Wilke Andreas, Glass Elizabeth M, Bartels Daniela, Bischof Jared, Braithwaite Daniel, D'Souza Mark, Gerlach Wolfgang, Harrison Travis, Keegan Kevin, Matthews Hunter, Kottmann Renzo, Paczian Tobias, Tang Wei, Trimble William L, Yilmaz Pelin, Wilkening Jared, Desai Narayan, Meyer Folker
Argonne National Laboratory, Lemont, Illinois, USA; University of Chicago, Chicago, Illinois, USA.
Methods Enzymol. 2013;531:487-523. doi: 10.1016/B978-0-12-407863-5.00022-8.
The democratized world of sequencing is leading to numerous data analysis challenges; MG-RAST addresses many of these challenges for diverse datasets, including amplicon datasets, shotgun metagenomes, and metatranscriptomes. The changes from version 2 to version 3 include the addition of a dedicated gene calling stage using FragGenescan, clustering of predicted proteins at 90% identity, and the use of BLAT for the computation of similarities. Together with changes in the underlying software infrastructure, this has enabled the dramatic scaling up of pipeline throughput while remaining on a limited hardware budget. The Web-based service allows upload, fully automated analysis, and visualization of results. As a result of the plummeting cost of sequencing and the readily available analytical power of MG-RAST, over 78,000 metagenomic datasets have been analyzed, with over 12,000 of them publicly available in MG-RAST.

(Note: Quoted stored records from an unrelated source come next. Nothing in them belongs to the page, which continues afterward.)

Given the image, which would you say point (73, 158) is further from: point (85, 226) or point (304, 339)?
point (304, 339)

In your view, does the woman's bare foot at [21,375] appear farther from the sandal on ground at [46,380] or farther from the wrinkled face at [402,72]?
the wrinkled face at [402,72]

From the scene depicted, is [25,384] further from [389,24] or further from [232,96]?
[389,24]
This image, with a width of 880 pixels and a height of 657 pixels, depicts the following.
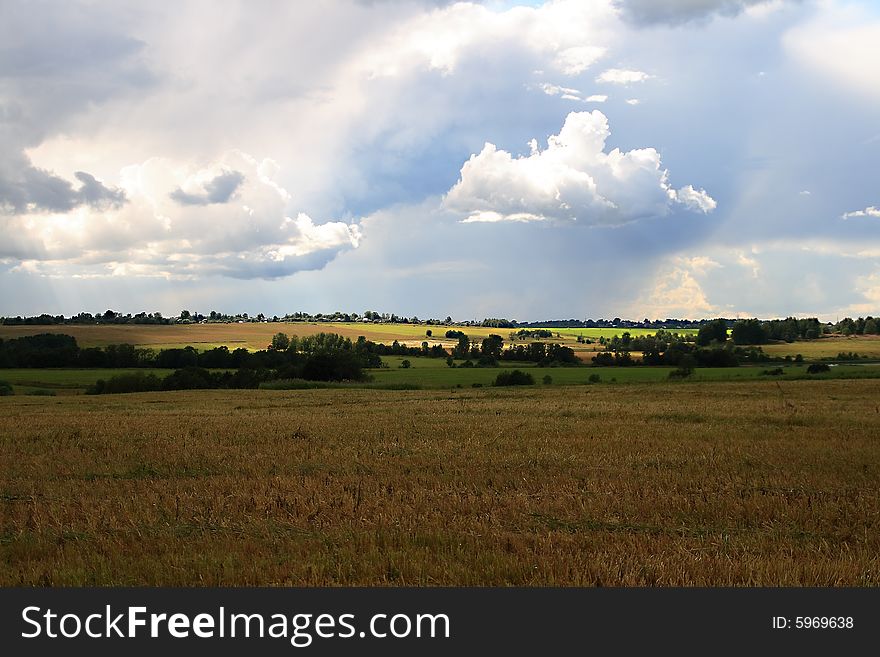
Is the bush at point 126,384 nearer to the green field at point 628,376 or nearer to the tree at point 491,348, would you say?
the green field at point 628,376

测序的普及化使得数据分析面临诸多挑战;MG-RAST为各种数据集(包括扩增子数据集、鸟枪法宏基因组和宏转录组)解决了其中许多挑战。从版本2到版本3的变化包括增加了使用FragGenescan的专用基因调用阶段、对预测蛋白质进行90%同一性的聚类,以及使用BLAT计算相似性。再加上底层软件基础设施的变化,这使得流水线吞吐量得以大幅提升,同时硬件预算仍保持在有限水平。基于网络的服务允许上传、全自动分析和结果可视化。由于测序成本的大幅下降以及MG-RAST易于获得的分析能力,已经分析了超过78,000个宏基因组数据集,其中超过12,000个在MG-RAST中公开可用。